Chiesa di San Michele
This Baroque building is quite unusual: to enter it, one has to pass through an atrium and climb a set of stair. Only then, the faithful visitor will face the entrance of the Church. In the atrium there is a large pulpit named after the Emperor Charles V.
Chiesa di Sant’Anna
The Chiesa di Sant’Anna is a large building built in a Baroque style. During World War II, the church was heavily damaged and was then refurbished with extreme care. The large columns supporting the building give it a hint of neoclassical.
The Roman amphitheater in Cagliari was built in the 2nd century BC. The amphitheater was carved out the rock of a hillside and suffered much damage in the later centuries. However, the theater, or what is left of it, has been well preserved and it is now a beautiful place and an example of how the life during the Roman times must have once been.
Getting to Cagliari
Cagliari has quite a large international airport that has flights coming in from many destinations in Italy and Europe.
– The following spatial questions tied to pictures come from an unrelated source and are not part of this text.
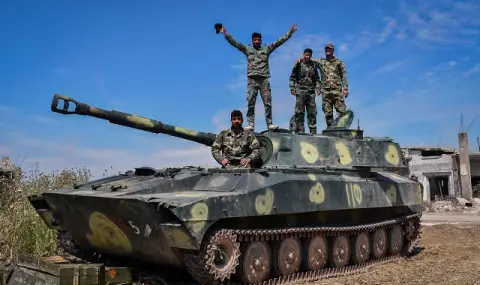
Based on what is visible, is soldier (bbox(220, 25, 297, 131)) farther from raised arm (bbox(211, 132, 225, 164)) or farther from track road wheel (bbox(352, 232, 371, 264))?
track road wheel (bbox(352, 232, 371, 264))

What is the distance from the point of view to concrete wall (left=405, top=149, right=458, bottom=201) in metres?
29.4

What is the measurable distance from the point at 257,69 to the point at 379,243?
4437mm

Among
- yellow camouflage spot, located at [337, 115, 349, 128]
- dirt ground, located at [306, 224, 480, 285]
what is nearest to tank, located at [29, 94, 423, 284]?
dirt ground, located at [306, 224, 480, 285]

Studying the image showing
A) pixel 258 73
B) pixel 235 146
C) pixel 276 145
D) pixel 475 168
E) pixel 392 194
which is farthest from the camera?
pixel 475 168

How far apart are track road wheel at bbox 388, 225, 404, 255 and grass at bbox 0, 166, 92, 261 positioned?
6.71 meters

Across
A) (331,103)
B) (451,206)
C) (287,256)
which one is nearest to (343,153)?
(331,103)

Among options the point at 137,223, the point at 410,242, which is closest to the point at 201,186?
the point at 137,223

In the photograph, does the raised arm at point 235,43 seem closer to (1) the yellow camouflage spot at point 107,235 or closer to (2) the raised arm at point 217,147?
(2) the raised arm at point 217,147

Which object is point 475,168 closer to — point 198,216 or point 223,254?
point 223,254

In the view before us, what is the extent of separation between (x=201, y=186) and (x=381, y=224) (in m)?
4.31

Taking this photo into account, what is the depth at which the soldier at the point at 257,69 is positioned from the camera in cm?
1185

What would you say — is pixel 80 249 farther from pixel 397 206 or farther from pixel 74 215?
pixel 397 206

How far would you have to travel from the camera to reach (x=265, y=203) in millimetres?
7957

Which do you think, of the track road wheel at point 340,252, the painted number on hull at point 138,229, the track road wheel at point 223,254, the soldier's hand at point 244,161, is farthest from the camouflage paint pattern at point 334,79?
the painted number on hull at point 138,229
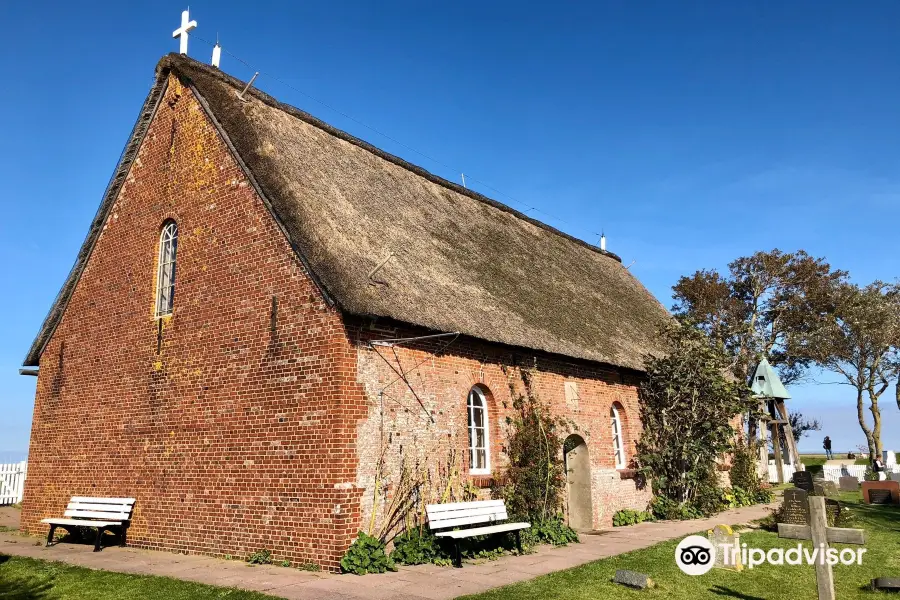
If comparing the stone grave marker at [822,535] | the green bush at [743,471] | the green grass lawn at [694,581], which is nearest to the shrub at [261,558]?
the green grass lawn at [694,581]

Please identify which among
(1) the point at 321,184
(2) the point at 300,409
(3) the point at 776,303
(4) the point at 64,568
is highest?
(3) the point at 776,303

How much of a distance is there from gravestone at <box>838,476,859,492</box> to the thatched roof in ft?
33.6

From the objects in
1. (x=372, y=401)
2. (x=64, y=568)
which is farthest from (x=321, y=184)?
(x=64, y=568)

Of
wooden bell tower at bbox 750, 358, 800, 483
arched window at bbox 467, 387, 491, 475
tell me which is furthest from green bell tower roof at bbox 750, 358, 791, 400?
arched window at bbox 467, 387, 491, 475

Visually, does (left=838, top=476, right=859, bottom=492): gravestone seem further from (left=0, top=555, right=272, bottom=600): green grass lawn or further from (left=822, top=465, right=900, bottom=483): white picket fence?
(left=0, top=555, right=272, bottom=600): green grass lawn

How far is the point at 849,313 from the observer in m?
36.7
Flights are the best way to reach Cagliari. The city is also well connected by train to all other Sardinian cities; trains are quite punctual and comfortable here. There are also frequent bus services that reach Cagliari from various cities in Sardinia. Bus stops and stations are located at different places in the city, easily connected by taxis and local bus services.
Cagliari is also a portual town: ferries get here from Genoa, Rome, Naples and Palermo. Often, cruise ships also stop in the city’s port.
Moving Around Cagliari
Cagliari is a relatively large town, but moving around is very much stress-free and uncomplicated. There are around 30 bus lines covering most of the city, their service reliable and inexpensive. Cagliari also has four efficient metro lines. All in all, however, Cagliari is the perfect size to be visited by bike, which can be rented in town, or just by foot.
Stay and Accommodation
There are plenty of options for your stay in Cagliari. Along the beach, there are plenty of good resorts and world class hotels that have been attracting tourists for years. Some of the best known places to stay while in Cagliari are the Forte Village, Le Meridien Hotel, the Hotel Villa del Parco, Crucurris Resort and Stella Maris Sardinia. There are also quite a lot of good Bed & Breakfasts in the city.
Eating Out in Cagliari
Cagliari has a plethora of cafés and restaurants on offer. Most of the good restaurants are all in the old historic center, where you can enjoy local dishes, salads and pizzas. If you enjoy sea food, you will never go wrong with it in Cagliari. The same can be said about gelato: there is no bad gelato in Cagliari.
Shopping in Cagliari
Cagliari is heavenly when it comes to shopping: from high end shopping to coloful markets, Cagliari is a hot spot for all those who love to shop. Cagliari’s shopping area is located in the area comprised around Via Roma, Via Manno, Via Alghero, Via Dante and Largo Carlo Felice. With so many streets lined with beautiful shops selling everything under the sun, you would probably never want to leave Cagliari. Most of these picturesque shopping streets are punctuated here and there with eateries and cafes which makes shopping a very pleasant experience.